## start Text passage

The cooling rate is a key factor affecting the morphology of KCl crystals. Figure 4 intuitively shows the differences in crystal morphology corresponding to different cooling rates under the condition of a stirring speed of 400 rpm. The experimental results indicate that the faster the cooling rate, the more difficult it is for the crystal particles to form a spherical structure. In scenarios where the concentration of ODA-H is low, it can be observed that the initial growth of the crystals exhibits a radial characteristic from the center to the outside, and the overall particles have a loose texture. When the cooling rate decreases, the gaps between the branches formed by radial growth are gradually filled by the subsequently growing crystals, eventually forming spherical particles with a more compact structure.

## end Text passage

> [Task list]:
1/ In the passage on KCl crystal morphology, what stirring speed was used for the cooling-rate comparison shown in Figure 4?
2/ Transcribe the passage on KCl crystal morphology from "The cooling rate is" up to and including "more compact structure.".
The entries listed after this are not needed for anything here.

## start Supplied material

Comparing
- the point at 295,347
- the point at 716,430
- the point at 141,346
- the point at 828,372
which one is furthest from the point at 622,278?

## end Supplied material

> [Written answers]:
1/ A stirring speed of 400 rpm.

2/
The cooling rate is a key factor affecting the morphology of KCl crystals. Figure 4 intuitively shows the differences in crystal morphology corresponding to different cooling rates under the condition of a stirring speed of 400 rpm. The experimental results indicate that the faster the cooling rate, the more difficult it is for the crystal particles to form a spherical structure. In scenarios where the concentration of ODA-H is low, it can be observed that the initial growth of the crystals exhibits a radial characteristic from the center to the outside, and the overall particles have a loose texture. When the cooling rate decreases, the gaps between the branches formed by radial growth are gradually filled by the subsequently growing crystals, eventually forming spherical particles with a more compact structure.